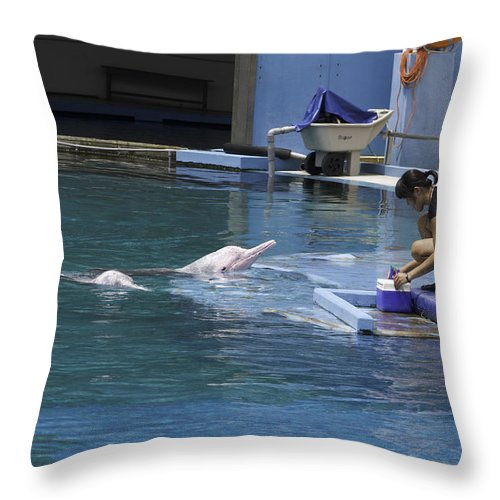 Asia Throw Pillow featuring the photograph Dolphin And Trainer At The Underwater World In Sentosa In Singap by Ashish Agarwal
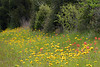 2005/03 Flowers TX Coreopsis and paintbrush along US79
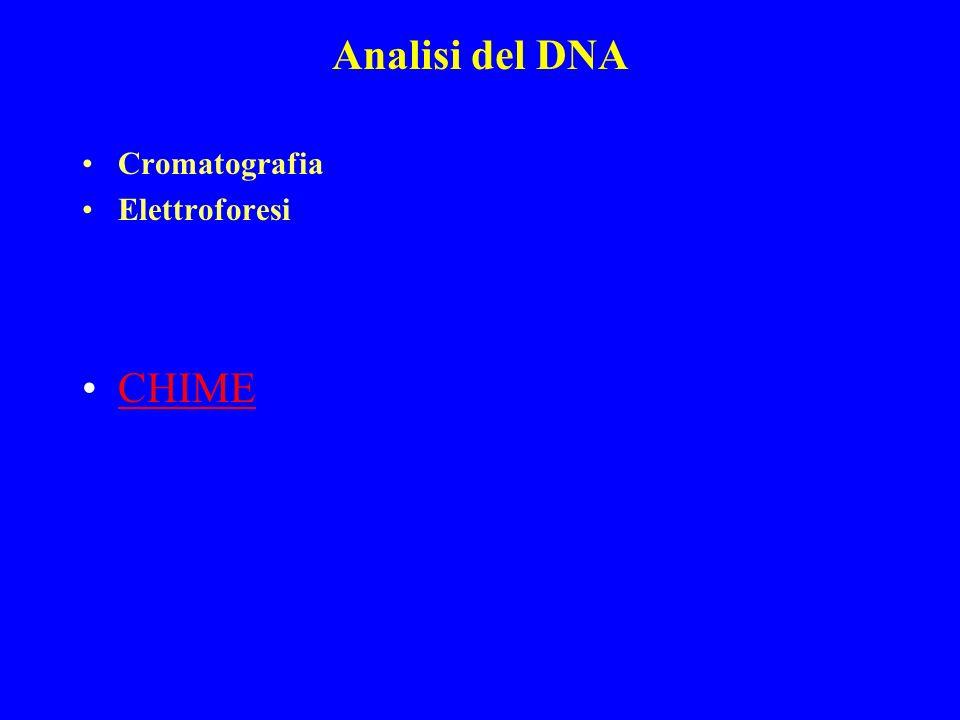 Analisi del DNA Cromatografia Elettroforesi CHIME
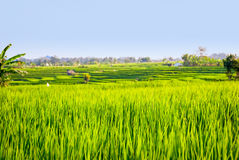 Rice fileds terraces with fresh green rice in Jatiluwih, Bali, I Stock Images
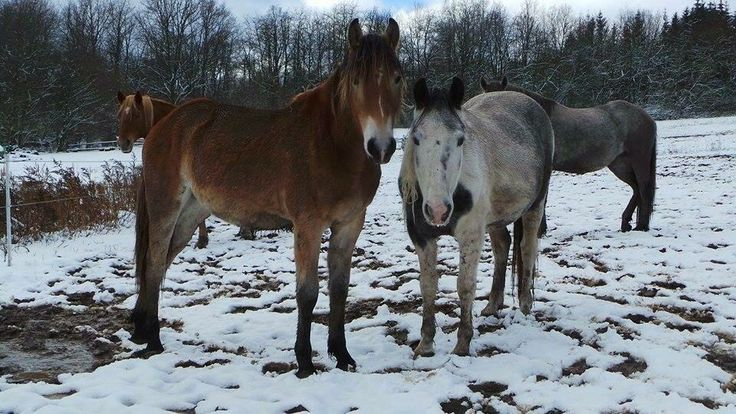 BFF's Nougat and Senna together enjoying the snow!! Senna is always watching over Nougat in the herd.. Soo sweet ❤️ #Nougat #vanHaflonie #horse #Haflo #Mare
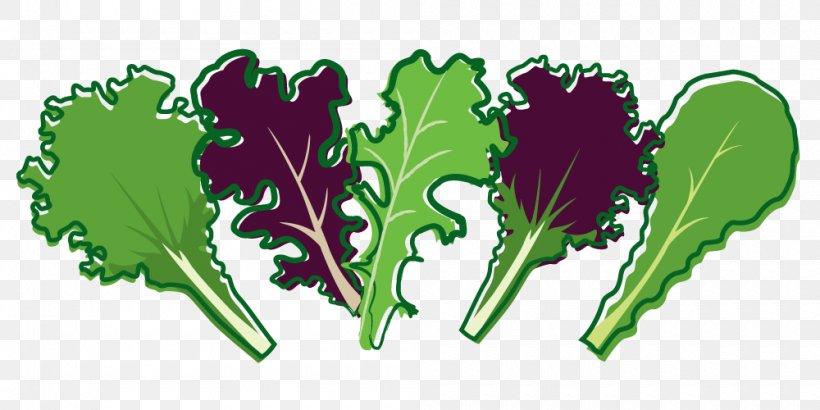 Leaf Vegetable Lettuce Salad, PNG, 1000x500px, Leaf Vegetable, Arugula, Bolting, Brassica Juncea, Food Download Free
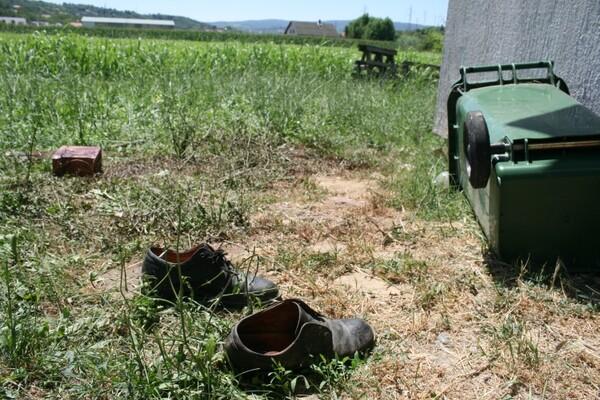 UŽAS U PETROVARADINU: Pitbulovi izujedali čoveka do smrti (FOTO)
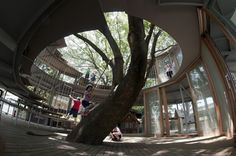 'Ring around a tree'. Japanese Kindergarten built around a tree. Hundertwasser would have loved this!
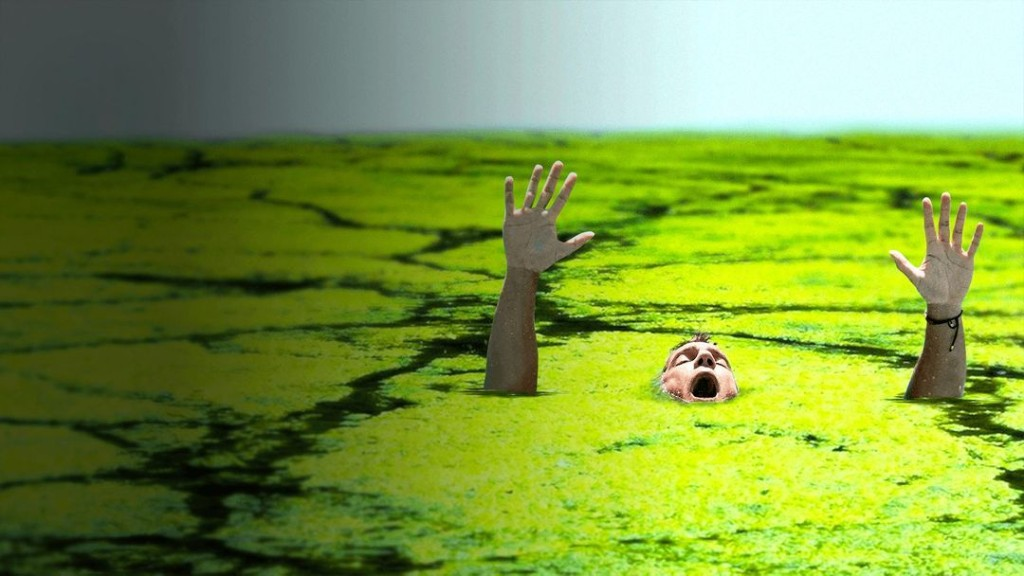 What If Algae Took Over the Oceans?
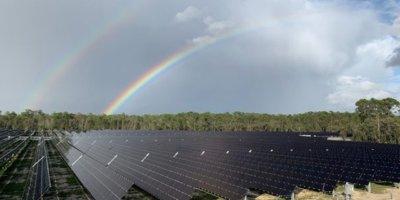 disney solar facility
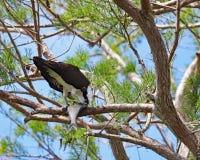 与鱼的白鹭的羽毛在树枝 库存图片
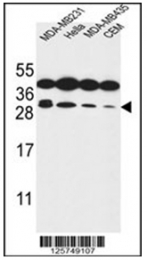 AP54085PU-N - Syntaxin 10 / STX10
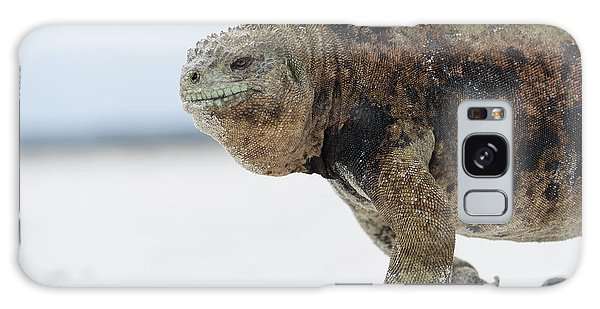 Galaxy Case featuring the photograph Marine Iguana Male Turtle Bay Santa by Tui De Roy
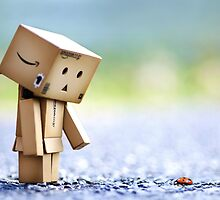 A day in a life of Danbo by Natalia Campbell
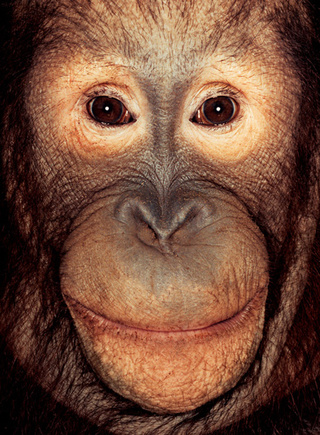 Primate portraits invite you to see apes as individuals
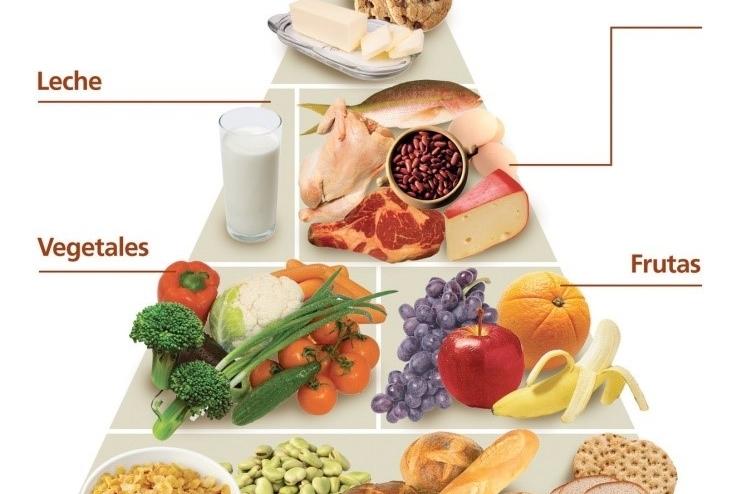 Estructura de la pirámide nutricional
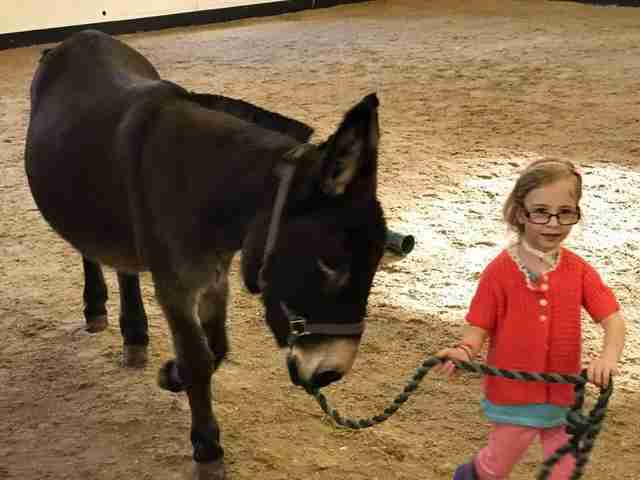 Girl leading her therapy donkey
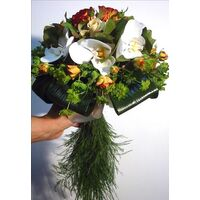 phalenopsis bridal.jpg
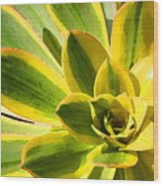 Sunburst Succulent Close-up 2 Wood Print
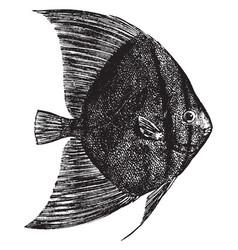 Sea bat vintage vector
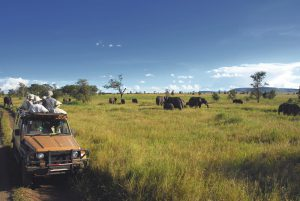 Safari goers watching elephants on the Serengeti Plain in Tanzania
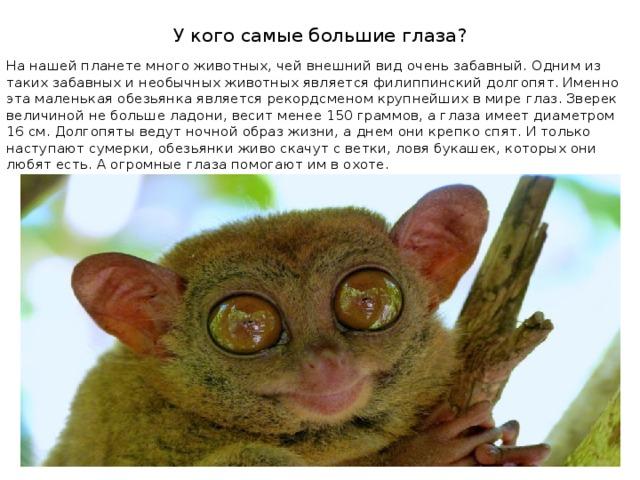У кого самые большие глаза? На нашей планете много животных, чей внешний вид очень забавный. Одним из таких забавных и необычных животных является филиппинский долгопят. Именно эта маленькая обезьянка является рекордсменом крупнейших в мире глаз. Зверек величиной не больше ладони, весит менее 150 граммов, а глаза имеет диаметром 16 см. Долгопяты ведут ночной образ жизни, а днем они крепко спят. И только наступают сумерки, обезьянки живо скачут с ветки, ловя букашек, которых они любят есть. А огромные глаза помогают им в охоте.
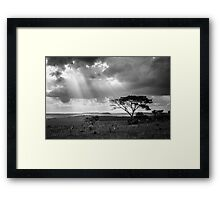 sunset with silhouette of a tree Framed Print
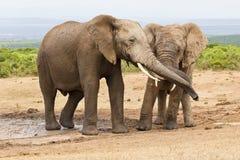 Éléphants africains frottant des troncs Photos libres de droits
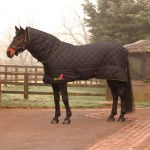 Masta Avante 300 Fixed Neck Stable Rug MR329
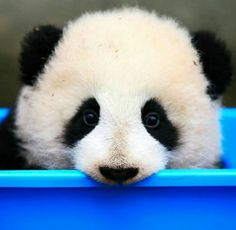 cute Panda for sale Panda Bebe, Red Panda, Panda Panda, Panda Funny, Cute Panda, Panda Facts, Baby Panda Bears, Panda Wallpapers, Lovely Creatures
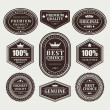 Vintage labels set. Vector design elements. - Stockvektor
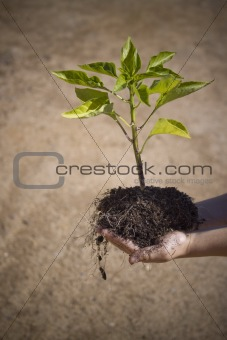 Small tree in small hands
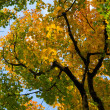 Maple tree with autumn leaves — Stock Photo
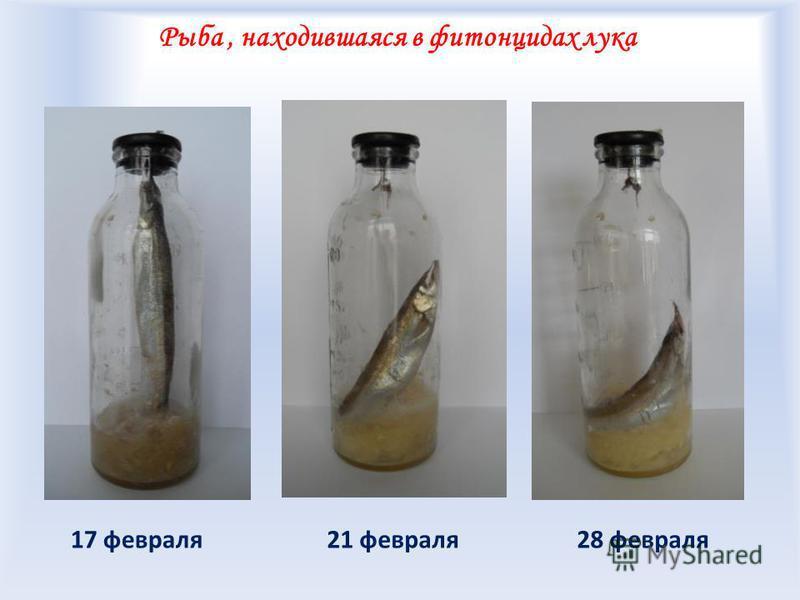 Рыба, находившаяся в фитонцидах лука 21 февраля 28 февраля 17 февраля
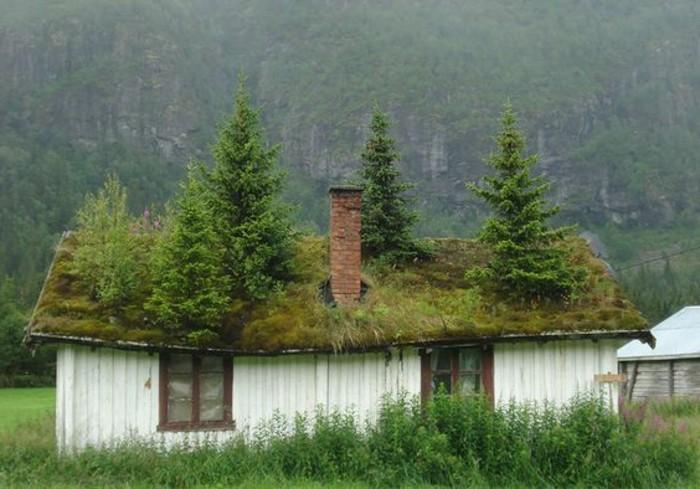20-pelouse entretien arbres sur le toit d'une maison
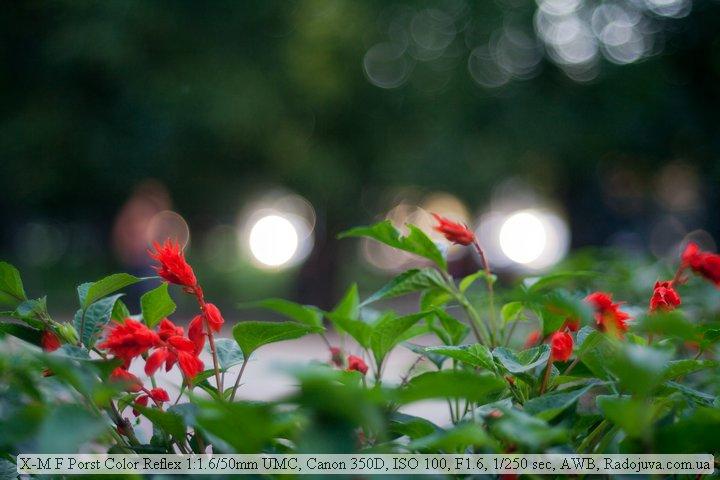 Sample photo on a Porst Color Reflex F1.6 50mm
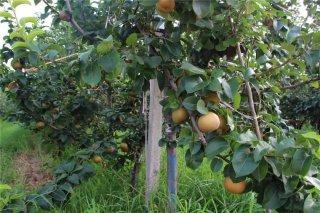 梨行情今年不如去年,农民收益怎样才更有保障?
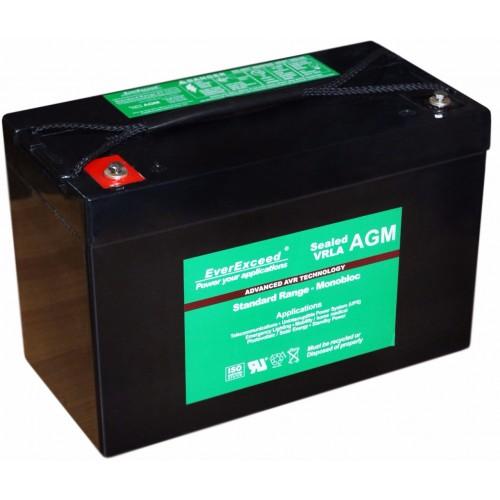 Аккумулятор для ИБП EverExceed AGM 12V 123Ah ST-12110 (ST-12110) - купить в SADOVKA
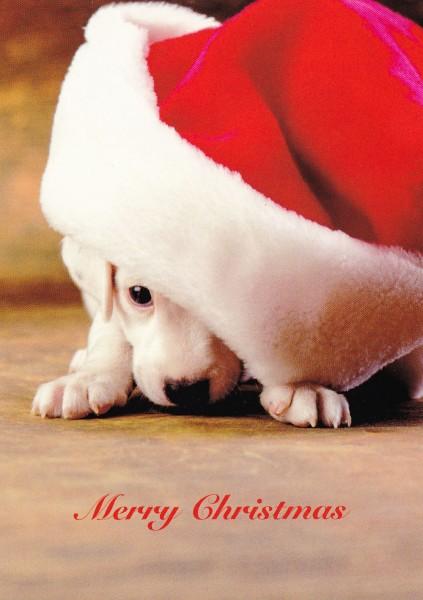 Merry Christmas - Postkarte
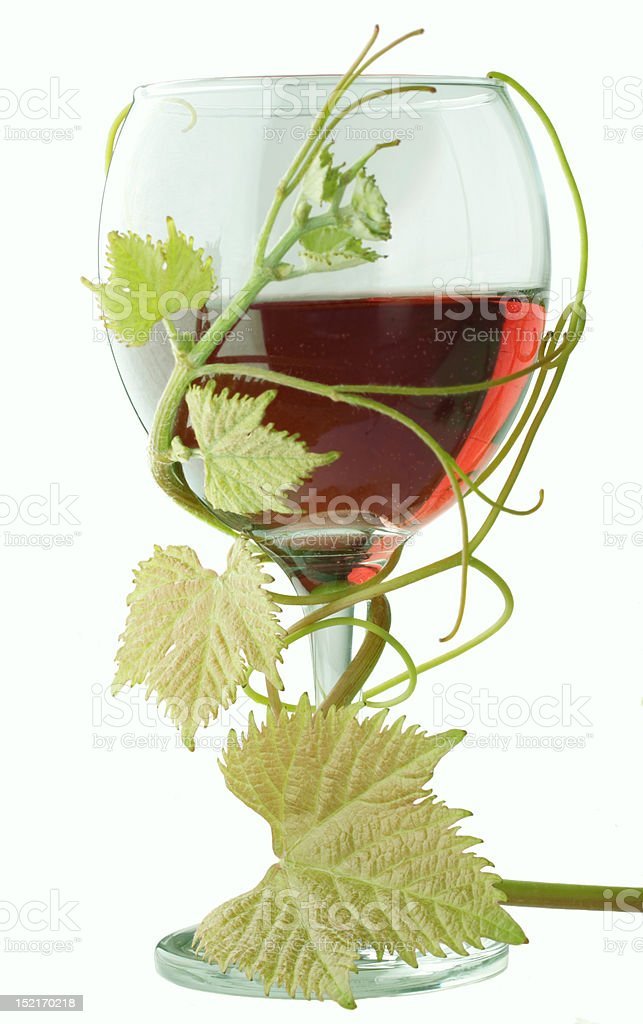 red wine with grape leave royalty-free stock photo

++++++

- Activity: Begin at the first line of the data above and repeat each line exactly, stopping after the line containing "Leaf Vegetable Lettuce". Omit the pictures.

- Answer section:
 Asia Throw Pillow featuring the photograph Dolphin And Trainer At The Underwater World In Sentosa In Singap by Ashish Agarwal
 2005/03 Flowers TX Coreopsis and paintbrush along US79
 Analisi del DNA Cromatografia Elettroforesi CHIME
 Rice fileds terraces with fresh green rice in Jatiluwih, Bali, I Stock Images
 BFF's Nougat and Senna together enjoying the snow!! Senna is always watching over Nougat in the herd.. Soo sweet ❤️ #Nougat #vanHaflonie #horse #Haflo #Mare
 Leaf Vegetable Lettuce Salad, PNG, 1000x500px, Leaf Vegetable, Arugula, Bolting, Brassica Juncea, Food Download Free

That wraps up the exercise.